== PROBLEM STATEMENT ==
All records below are to be repeated exactly, with the pictures left out.

----- MATERIAL FOR THIS TASK -----

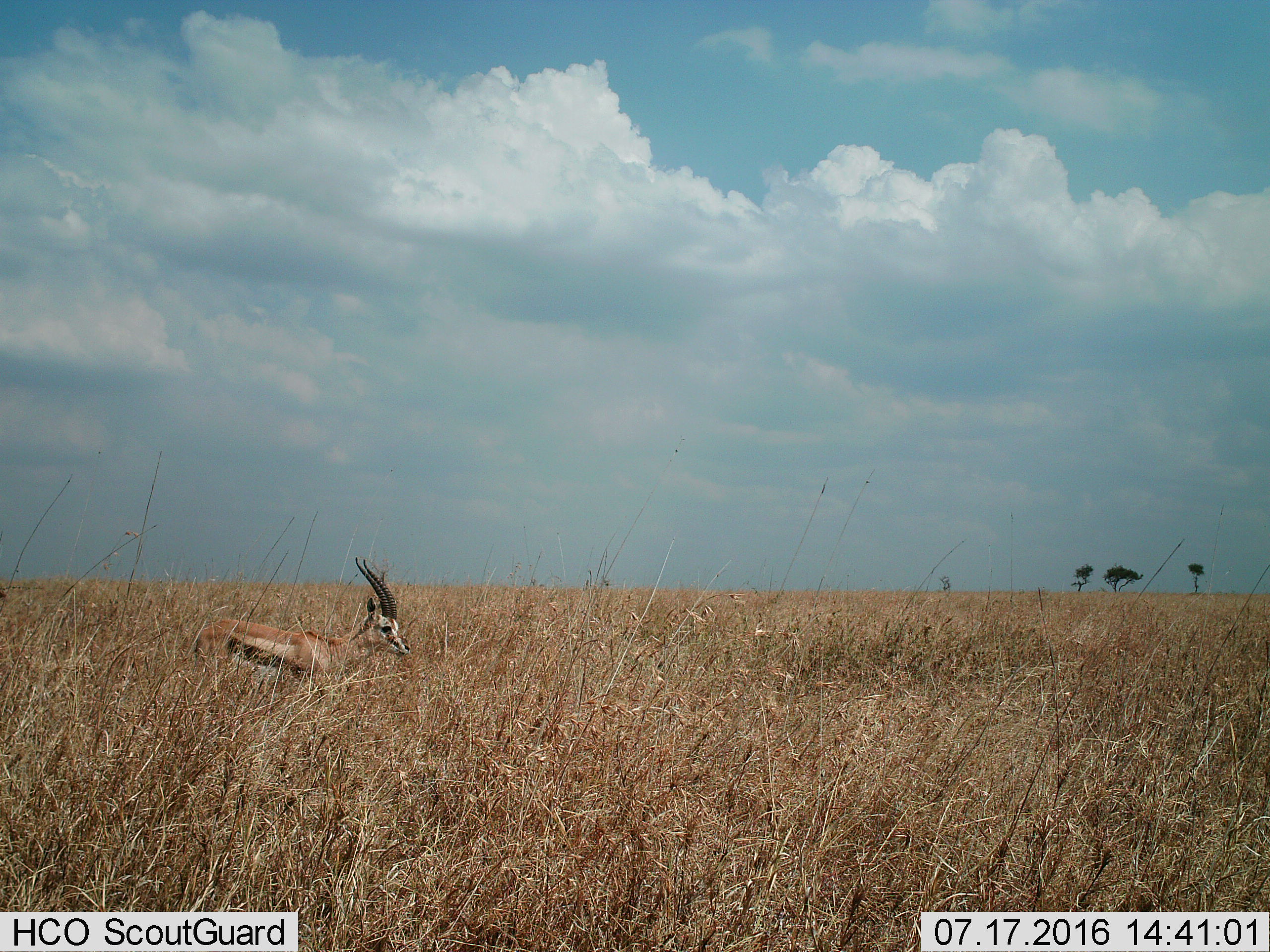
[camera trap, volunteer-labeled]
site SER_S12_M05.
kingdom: Animalia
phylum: Chordata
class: Mammalia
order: Artiodactyla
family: Bovidae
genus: Eudorcas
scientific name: Eudorcas thomsonii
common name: thomson's gazelle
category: gazellethomsons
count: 1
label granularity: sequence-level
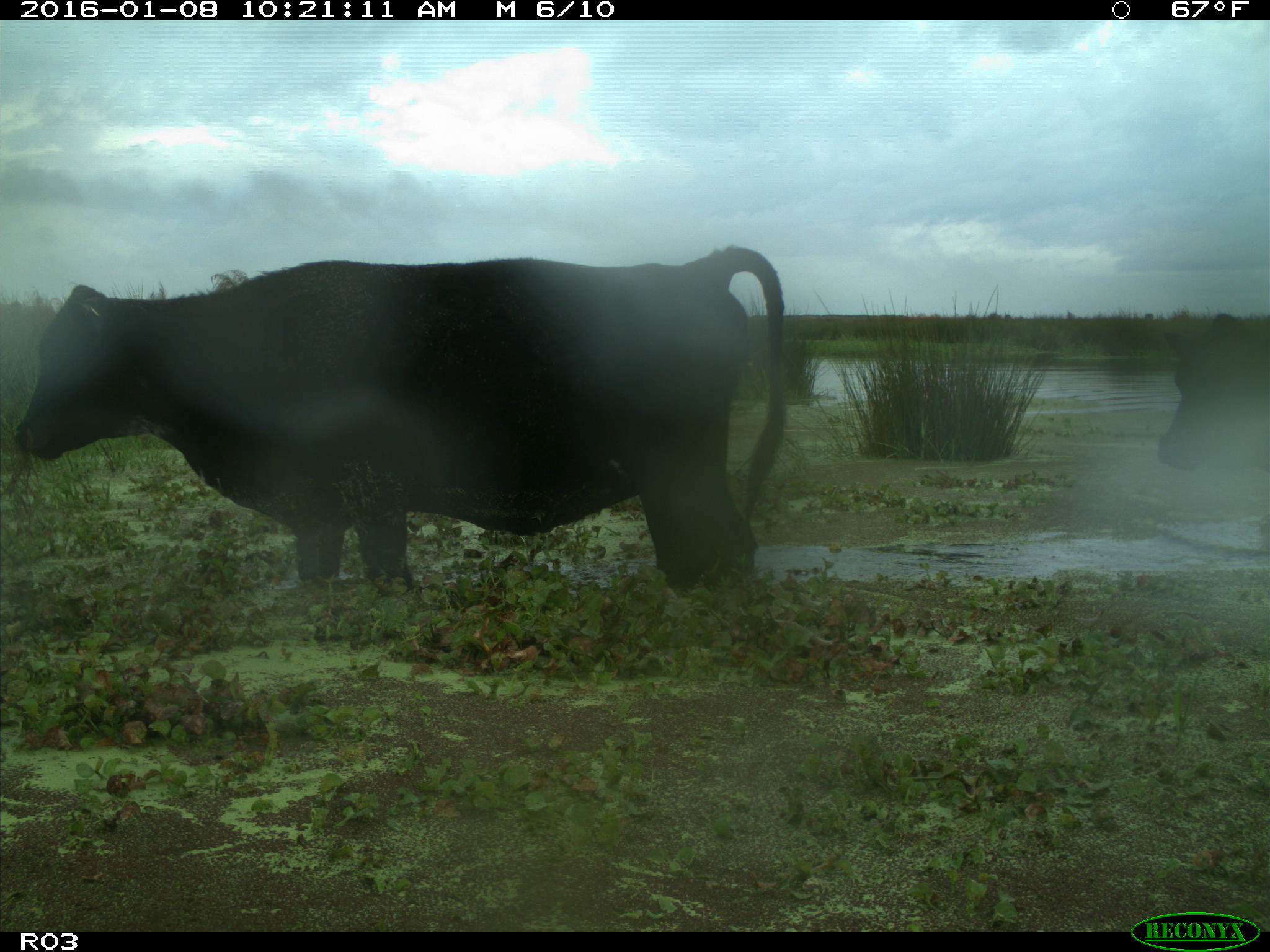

-----

== RESULT OF THIS EXERCISE ==
[camera trap, volunteer-labeled]
site SER_S12_M05.
kingdom: Animalia
phylum: Chordata
class: Mammalia
order: Artiodactyla
family: Bovidae
genus: Eudorcas
scientific name: Eudorcas thomsonii
common name: thomson's gazelle
category: gazellethomsons
count: 1
label granularity: sequence-level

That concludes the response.